The Meridian Center for Cultural Diplomacy (MCCD) is pleased to announce its artist selections for the upcoming Community Engagement through the Arts: Mural Arts Exchange with the Bureau of Educational and Cultural Affairs at the U.S. Department of State. Each participant will travel to one of four countries to carry out collaborative murals with local artists representing underserved populations. These shared murals will be designed during each 3.5-week exchange program and will depict social themes that are relevant to each country.
Here are the selected artists and their projects:
Augustina Droze – Colombia
Serving as an instructor at the University at Buffalo (since 2012), Augustina Droze has developed and taught classes focusing on art in public spaces. The themes of these classes can be seen as an extension of a 2013, four-story tall mural which she created in Buffalo through funding provided by a National Endowment for the Arts grant. Collaborating with area school children and college students, Droze constructed a mural which serves as a welcome to the many international refugees that settle in the Buffalo area. Droze uses the mural, entitled “Global Voices”, to promote public awareness and community interaction. Droze has also worked extensively in India, where she has helped orphaned youth to create murals touting the importance of literacy.
Christine Kuhn – Democratic Republic of the Congo
Christine Kuhn, a Kentucky-based artist and activist, believes that the arts play an integral role in orchestrating community development and constructing social dialogue. Her project, entitled Tous de la Même Substance,will include classroom sessions, instruction in drawing and painting, and hands-on workshops that ultimately will produce the mural. Kuhn’s mural will include participants’ silhouettes, traditional African patterns and symbols, inspirational Congolese quotes, and personal sayings.

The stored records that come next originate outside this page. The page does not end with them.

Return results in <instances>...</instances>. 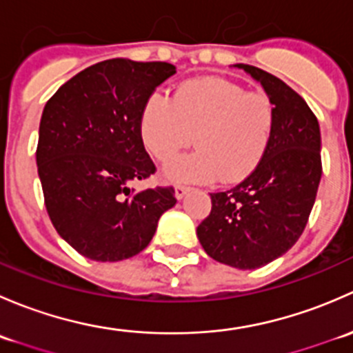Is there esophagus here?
<instances>
[{
	"label": "esophagus",
	"mask_w": 353,
	"mask_h": 353,
	"mask_svg": "<svg viewBox=\"0 0 353 353\" xmlns=\"http://www.w3.org/2000/svg\"><path fill=\"white\" fill-rule=\"evenodd\" d=\"M188 191H190V188L184 186V184H177V186H176V191H174V194H176V198H177V199H181V198L184 196V194L188 193Z\"/></svg>",
	"instance_id": "obj_1"
}]
</instances>
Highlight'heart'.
I'll return each mask as SVG.
<instances>
[{
	"label": "heart",
	"instance_id": "b5f03b06",
	"mask_svg": "<svg viewBox=\"0 0 353 353\" xmlns=\"http://www.w3.org/2000/svg\"><path fill=\"white\" fill-rule=\"evenodd\" d=\"M276 126L273 99L225 78H196L172 95L152 94L140 114L145 148L160 162L193 143L199 150L165 167L172 181L239 183L268 152Z\"/></svg>",
	"mask_w": 353,
	"mask_h": 353
}]
</instances>
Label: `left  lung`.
<instances>
[{"label": "left lung", "mask_w": 353, "mask_h": 353, "mask_svg": "<svg viewBox=\"0 0 353 353\" xmlns=\"http://www.w3.org/2000/svg\"><path fill=\"white\" fill-rule=\"evenodd\" d=\"M259 81L276 108L268 152L232 190L210 193L196 234L210 258L241 270L268 265L302 236L321 181V133L304 99L275 74L236 65Z\"/></svg>", "instance_id": "8db88e82"}]
</instances>
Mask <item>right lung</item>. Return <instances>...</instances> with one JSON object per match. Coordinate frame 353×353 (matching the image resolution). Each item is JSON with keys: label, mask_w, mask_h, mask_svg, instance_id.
I'll use <instances>...</instances> for the list:
<instances>
[{"label": "right lung", "mask_w": 353, "mask_h": 353, "mask_svg": "<svg viewBox=\"0 0 353 353\" xmlns=\"http://www.w3.org/2000/svg\"><path fill=\"white\" fill-rule=\"evenodd\" d=\"M176 73L170 63L116 58L80 71L46 102L35 159L52 225L74 251L121 261L143 251L172 186L131 190L155 174L140 137L143 104Z\"/></svg>", "instance_id": "1"}]
</instances>
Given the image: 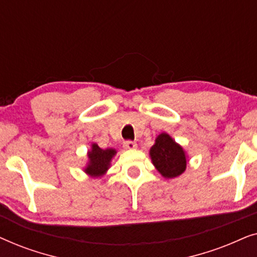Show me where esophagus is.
Segmentation results:
<instances>
[{
    "label": "esophagus",
    "mask_w": 257,
    "mask_h": 257,
    "mask_svg": "<svg viewBox=\"0 0 257 257\" xmlns=\"http://www.w3.org/2000/svg\"><path fill=\"white\" fill-rule=\"evenodd\" d=\"M124 147L126 150H135L137 149V144L135 142H131V140H127V142L124 143Z\"/></svg>",
    "instance_id": "1"
}]
</instances>
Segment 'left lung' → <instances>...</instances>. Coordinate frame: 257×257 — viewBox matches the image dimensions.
<instances>
[{"label":"left lung","mask_w":257,"mask_h":257,"mask_svg":"<svg viewBox=\"0 0 257 257\" xmlns=\"http://www.w3.org/2000/svg\"><path fill=\"white\" fill-rule=\"evenodd\" d=\"M150 158L156 170L165 179H173L186 171L188 157L184 147L166 132L160 133L150 149Z\"/></svg>","instance_id":"1"}]
</instances>
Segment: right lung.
Segmentation results:
<instances>
[{
  "label": "right lung",
  "mask_w": 257,
  "mask_h": 257,
  "mask_svg": "<svg viewBox=\"0 0 257 257\" xmlns=\"http://www.w3.org/2000/svg\"><path fill=\"white\" fill-rule=\"evenodd\" d=\"M115 154L117 150L112 147L104 150L96 143L91 144V149L87 151V163L83 171L91 178H101L111 167V161Z\"/></svg>",
  "instance_id": "right-lung-1"
}]
</instances>
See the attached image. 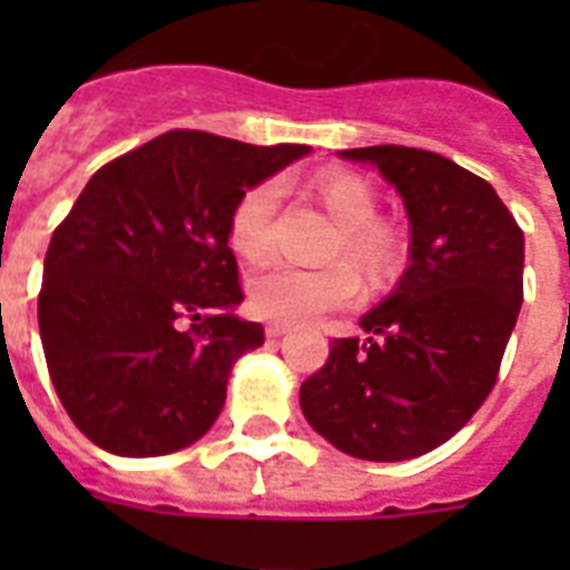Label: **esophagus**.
<instances>
[{
    "instance_id": "esophagus-1",
    "label": "esophagus",
    "mask_w": 570,
    "mask_h": 570,
    "mask_svg": "<svg viewBox=\"0 0 570 570\" xmlns=\"http://www.w3.org/2000/svg\"><path fill=\"white\" fill-rule=\"evenodd\" d=\"M286 334V325H277V322H272V325H266V337L268 340H281Z\"/></svg>"
}]
</instances>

Michelle Angela Ortiz – Honduras
Former Cultural Envoy Michelle Angela Ortiz has promoted community engagement, artistic training, and historical awareness in many impoverished areas of the world. Ortiz has created similar murals in Fiji, Mexico, Spain, the United States, and Venezuela. In Honduras, she will work with communities marginalized by the devastating 1998 Hurricane Mitch, and design a mural that reflects their opinions about the storm, its aftermath, and current social circumstances in Honduras. Ortiz will also hold writing and communication workshops to promote discussion about topics that may be included in the mural.
Paul Santoleri – Nicaragua
Paul Santoleri, an artist based in Philadelphia, has collaboratively created murals as a Cultural Envoy in Paris, and has completed other mural projects in Brazil, Cuba, Denmark, the Dominican Republic, Finland and Mexico. Using collage and mosaic techniques, Santoleri integrates concrete, found objects, glass and terra cotta into his created mural paintings to establish a vibrant and transformative work. Santoleri is often involved with young people; in Paris he has worked with underprivileged, developmentally and physically disabled children; while in the Dominican Republic he collaborated with elementary school aged students.